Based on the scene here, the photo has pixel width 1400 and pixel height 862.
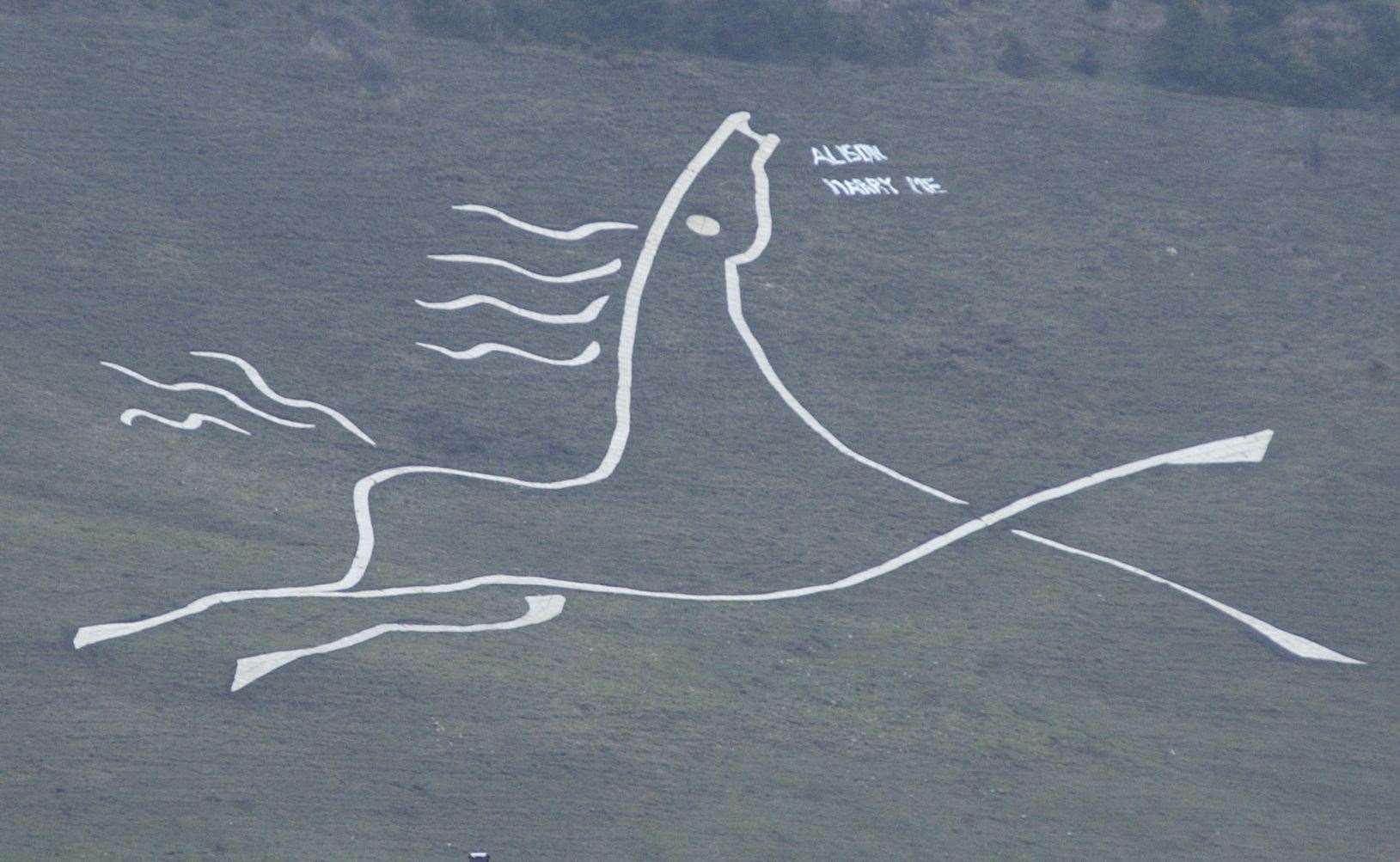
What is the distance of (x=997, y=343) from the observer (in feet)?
77.8

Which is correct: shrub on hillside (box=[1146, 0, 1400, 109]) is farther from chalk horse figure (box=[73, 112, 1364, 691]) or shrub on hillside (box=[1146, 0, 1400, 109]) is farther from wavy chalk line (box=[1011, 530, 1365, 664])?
wavy chalk line (box=[1011, 530, 1365, 664])

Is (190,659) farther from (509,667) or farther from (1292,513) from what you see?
(1292,513)

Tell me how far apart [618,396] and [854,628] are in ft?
15.8

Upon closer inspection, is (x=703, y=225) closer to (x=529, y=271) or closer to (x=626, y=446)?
(x=529, y=271)

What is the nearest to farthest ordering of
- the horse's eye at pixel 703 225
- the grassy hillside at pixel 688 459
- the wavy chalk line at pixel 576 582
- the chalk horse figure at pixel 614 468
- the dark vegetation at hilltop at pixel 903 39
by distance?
1. the grassy hillside at pixel 688 459
2. the wavy chalk line at pixel 576 582
3. the chalk horse figure at pixel 614 468
4. the horse's eye at pixel 703 225
5. the dark vegetation at hilltop at pixel 903 39

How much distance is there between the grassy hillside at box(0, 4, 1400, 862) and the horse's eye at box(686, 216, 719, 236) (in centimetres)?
16

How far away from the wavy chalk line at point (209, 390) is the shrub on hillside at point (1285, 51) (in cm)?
1503

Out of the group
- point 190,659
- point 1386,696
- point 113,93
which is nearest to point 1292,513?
point 1386,696

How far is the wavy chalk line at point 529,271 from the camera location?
23562 millimetres

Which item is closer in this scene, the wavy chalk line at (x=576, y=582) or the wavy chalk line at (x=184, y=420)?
the wavy chalk line at (x=576, y=582)

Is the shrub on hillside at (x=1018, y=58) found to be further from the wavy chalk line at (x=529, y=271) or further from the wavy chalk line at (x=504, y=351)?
the wavy chalk line at (x=504, y=351)

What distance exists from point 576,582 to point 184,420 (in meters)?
5.23

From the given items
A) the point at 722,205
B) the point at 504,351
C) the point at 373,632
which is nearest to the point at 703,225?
the point at 722,205

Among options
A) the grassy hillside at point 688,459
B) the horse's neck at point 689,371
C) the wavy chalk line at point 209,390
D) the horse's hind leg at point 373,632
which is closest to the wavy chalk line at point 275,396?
the grassy hillside at point 688,459
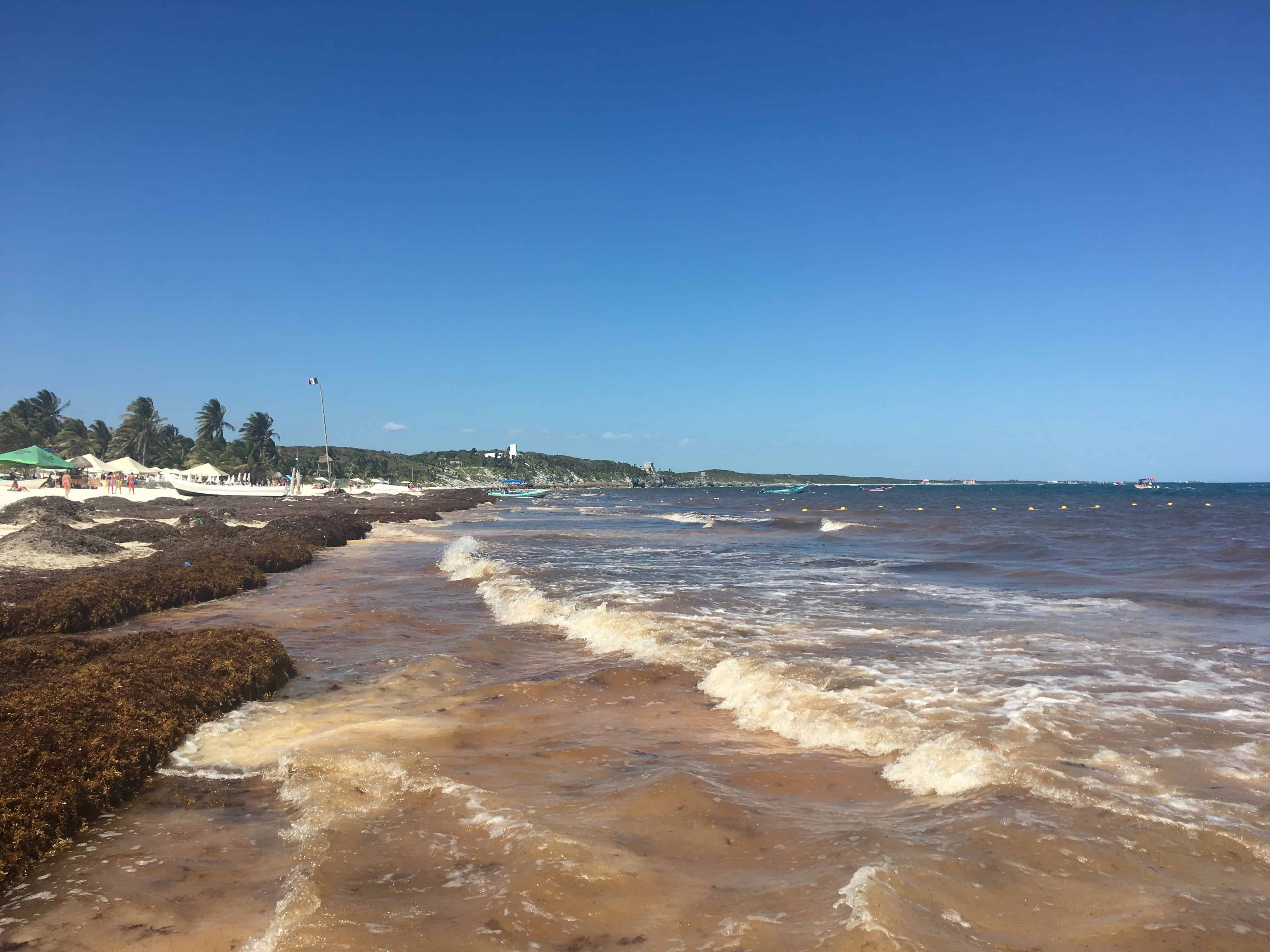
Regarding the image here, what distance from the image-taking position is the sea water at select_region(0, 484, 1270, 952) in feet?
12.0

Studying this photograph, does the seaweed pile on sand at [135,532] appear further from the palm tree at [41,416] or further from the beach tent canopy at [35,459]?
the palm tree at [41,416]

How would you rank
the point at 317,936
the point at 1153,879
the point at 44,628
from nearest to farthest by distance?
the point at 317,936 → the point at 1153,879 → the point at 44,628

************

→ Exercise prompt
Copy out the rows from the line with "Which is correct: shrub" to the line with "5. the dark", changing "shrub" to "bush" and keeping everything else the same.

→ Worked solution
Which is correct: bush on hillside (box=[1146, 0, 1400, 109]) is farther from chalk horse figure (box=[73, 112, 1364, 691]) or bush on hillside (box=[1146, 0, 1400, 109]) is farther from wavy chalk line (box=[1011, 530, 1365, 664])?
wavy chalk line (box=[1011, 530, 1365, 664])

Is (190,659) farther from (509,667) or farther from (1292,513) from what you see?
(1292,513)

Tell me how far apart [618,396] and [854,628] are in ft?
15.8

Upon closer inspection, is (x=703, y=225) closer to (x=529, y=271) or closer to (x=626, y=446)?
(x=529, y=271)

What is the nearest to farthest ordering of
- the horse's eye at pixel 703 225
- the grassy hillside at pixel 688 459
- the wavy chalk line at pixel 576 582
- the chalk horse figure at pixel 614 468
- the dark vegetation at hilltop at pixel 903 39
by distance?
1. the grassy hillside at pixel 688 459
2. the wavy chalk line at pixel 576 582
3. the chalk horse figure at pixel 614 468
4. the horse's eye at pixel 703 225
5. the dark vegetation at hilltop at pixel 903 39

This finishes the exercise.